Table 2 Milk production and milk quality of dairy cows

3 Dairy cow blood biochemical indicators

       It can be seen from Table 3 that in the early stage of lactation, the content of AMY in the blood of dairy cows was the highest in the CG group, which was not significantly different from the other three treatment groups. In mid-lactation, the AMY content in the blood of cows in the LY+SY group was significantly higher than that in the other three treatment groups (P<0.05), which were 15.67%, 18.43% and 19.81% higher than those in the CG, LY and SY groups, respectively. At the same time, the LDH content in the blood of dairy cows in the mid-lactation was also the highest in the LY+SY group, which was significantly higher than the other three groups (P<0.05), 9.05% and 12.94% higher than the CG group, the LY group and the SY group, respectively. and 10.18%. For the BUN content in blood, there were differences in different lactation stages of different treatment groups. In the early lactation period, the BUN content in the blood of cows in the four treatment groups was the lowest in the SY group, and was significantly lower than that in the LY group (P<0.05), among the other three treatment groups and between the SY and CG and SY+LY treatment groups The differences were not significant (P>0.05). In mid-lactation, the BUN content in the blood of dairy cows was the lowest in the LY group (P<0.05). Among the indicators measured in this experiment, except for the above-mentioned indicators, there were significant differences, and other indicators were not significantly different.

Table 3 Cows blood biochemical indexes

4 Immune globulin content of cows

       It can be seen from Table 4: in the early stage of lactation, the content of IgA and IgM in the blood of dairy cows was the highest in the LY+SY group, but there was no significant difference between the groups (P>0.05), and the IgG content in the LY+SY group was the lowest, significantly lower than that in LY and SY groups (P<0.05); while in mid-lactation, the content of IgA in plasma was the highest in the CG group (P>0.05), the content of IgM in the SY group was the highest (P>0.05), and the content of IgG in the LY+SY group was the highest (P>0.05). The content of the group was the highest, which was significantly higher than that of the CG and SY groups (P<0.05), which were 45.56% and 46.59% higher, respectively.
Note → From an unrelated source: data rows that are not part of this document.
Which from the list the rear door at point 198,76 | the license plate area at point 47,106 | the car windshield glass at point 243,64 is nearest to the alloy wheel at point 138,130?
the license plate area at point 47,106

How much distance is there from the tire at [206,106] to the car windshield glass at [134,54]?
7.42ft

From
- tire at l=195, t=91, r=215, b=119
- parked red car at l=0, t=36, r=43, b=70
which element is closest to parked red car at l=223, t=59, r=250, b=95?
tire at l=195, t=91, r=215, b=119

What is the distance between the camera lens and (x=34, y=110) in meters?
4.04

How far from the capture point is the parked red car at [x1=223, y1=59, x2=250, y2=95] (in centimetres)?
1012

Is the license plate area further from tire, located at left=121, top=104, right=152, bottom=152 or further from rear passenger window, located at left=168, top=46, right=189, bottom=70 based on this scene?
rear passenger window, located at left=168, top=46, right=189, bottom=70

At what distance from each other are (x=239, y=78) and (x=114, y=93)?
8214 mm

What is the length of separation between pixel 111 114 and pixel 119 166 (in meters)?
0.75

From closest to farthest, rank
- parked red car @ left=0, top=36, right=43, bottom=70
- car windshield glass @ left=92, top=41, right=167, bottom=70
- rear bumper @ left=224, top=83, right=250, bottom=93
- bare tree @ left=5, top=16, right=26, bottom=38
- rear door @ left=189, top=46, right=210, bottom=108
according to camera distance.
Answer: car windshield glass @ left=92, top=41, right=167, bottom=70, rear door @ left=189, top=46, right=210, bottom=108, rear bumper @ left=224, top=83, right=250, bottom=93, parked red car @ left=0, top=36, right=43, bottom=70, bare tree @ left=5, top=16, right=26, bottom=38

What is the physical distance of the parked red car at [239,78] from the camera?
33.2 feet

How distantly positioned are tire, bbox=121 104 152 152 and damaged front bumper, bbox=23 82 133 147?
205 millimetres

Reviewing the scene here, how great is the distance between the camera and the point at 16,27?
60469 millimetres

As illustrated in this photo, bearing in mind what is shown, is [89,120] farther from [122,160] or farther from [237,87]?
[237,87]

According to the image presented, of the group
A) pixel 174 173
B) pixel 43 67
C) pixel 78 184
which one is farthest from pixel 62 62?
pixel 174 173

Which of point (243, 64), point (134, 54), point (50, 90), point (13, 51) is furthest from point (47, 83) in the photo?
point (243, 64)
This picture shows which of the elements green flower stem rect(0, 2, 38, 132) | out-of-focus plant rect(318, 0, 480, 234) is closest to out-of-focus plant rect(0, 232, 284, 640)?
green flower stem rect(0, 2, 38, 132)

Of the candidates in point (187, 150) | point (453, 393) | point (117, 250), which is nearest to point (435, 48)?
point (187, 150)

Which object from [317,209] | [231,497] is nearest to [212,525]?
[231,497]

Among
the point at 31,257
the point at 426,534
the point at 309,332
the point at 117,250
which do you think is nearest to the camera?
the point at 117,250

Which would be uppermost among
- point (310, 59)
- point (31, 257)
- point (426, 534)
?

Table 4 Immune globulin content in cow plasma (mg/mL)

in conclusion:

Based on the above data, it is shown that adding a certain amount of yeast culture to the dairy cow's diet has a certain positive significance for improving the immunity of the animal body, improving the health status of the body, and promoting the healthy and sustainable development of the dairy cattle breeding industry.